====== Listed records
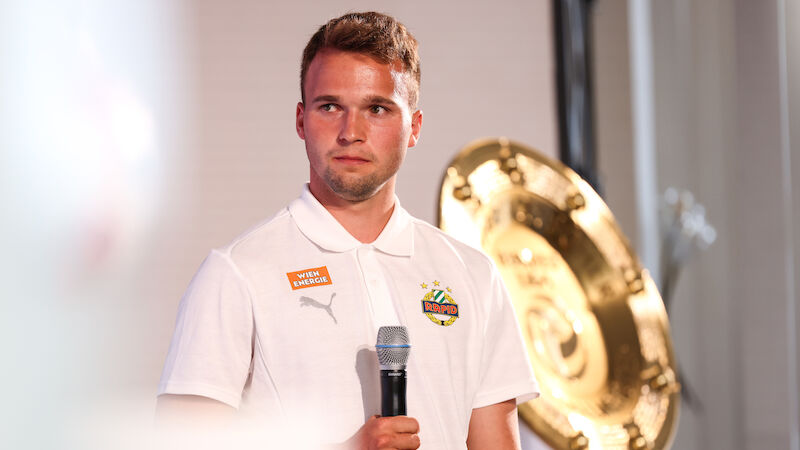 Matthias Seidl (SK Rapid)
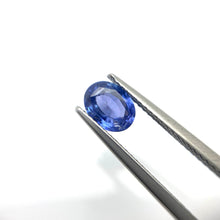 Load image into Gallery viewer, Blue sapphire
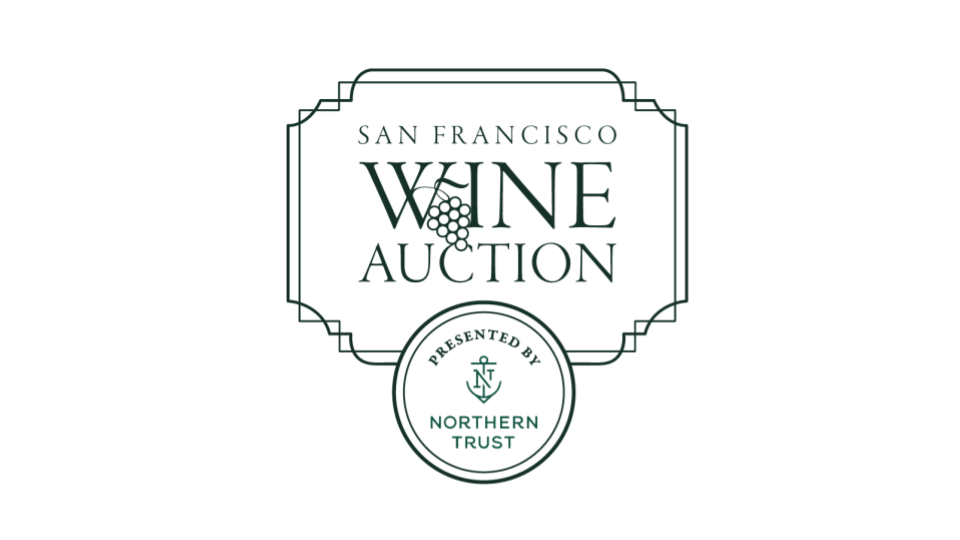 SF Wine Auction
============
====== Listed records
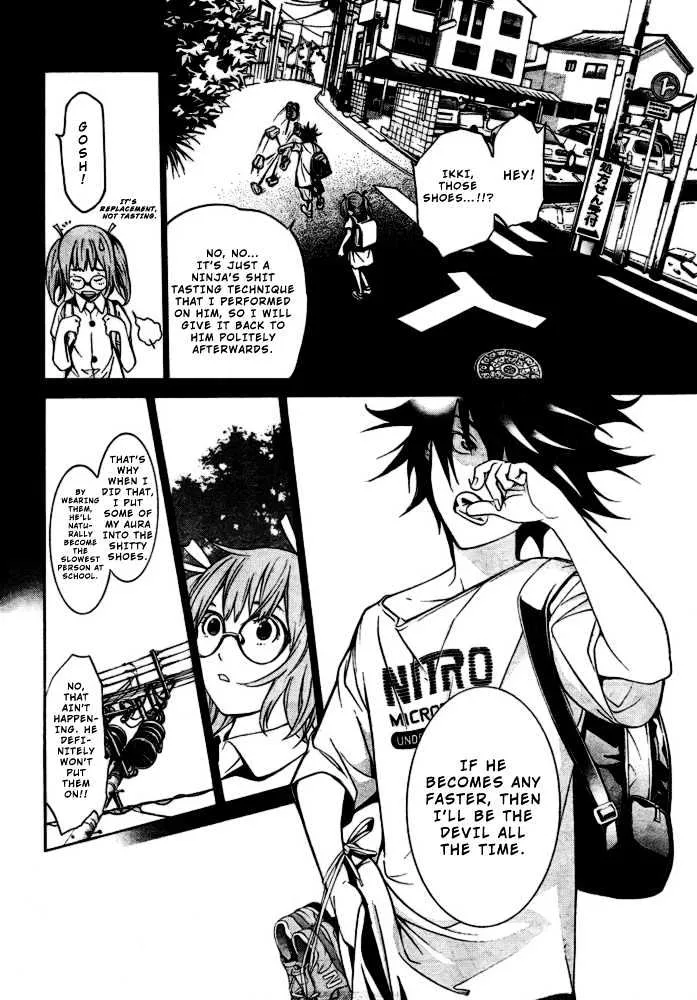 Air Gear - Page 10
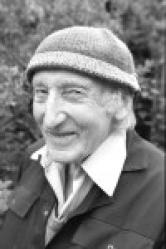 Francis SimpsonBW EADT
============
====== Listed records
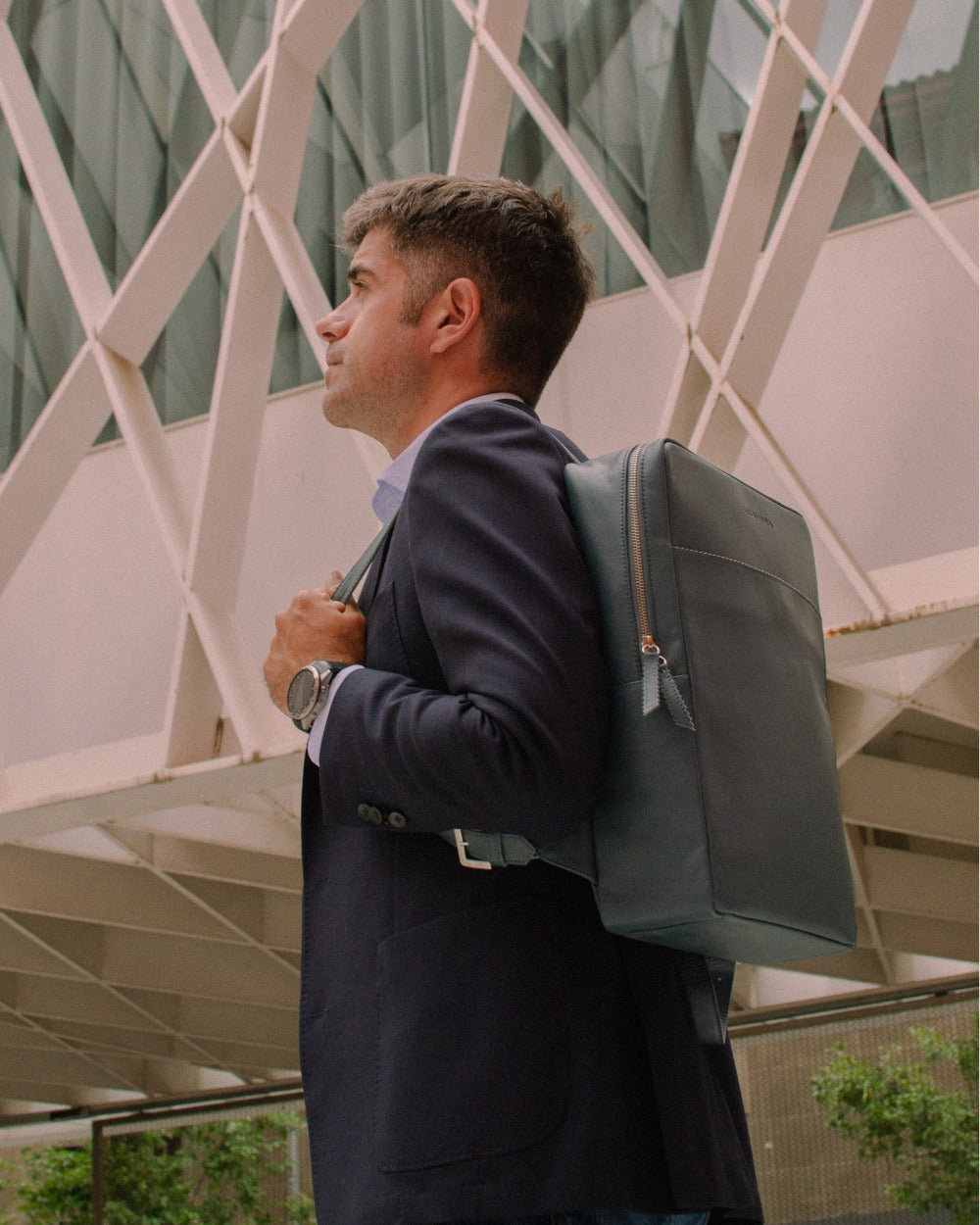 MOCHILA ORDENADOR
============
In the listing above, the required lines run from the line with "Matthias Seidl (SK Rapid)" through the line with "SF Wine Auction". Output exactly those lines, omitting pictures.

__Answer section__
 Matthias Seidl (SK Rapid)
 Load image into Gallery viewer, Blue sapphire
 SF Wine Auction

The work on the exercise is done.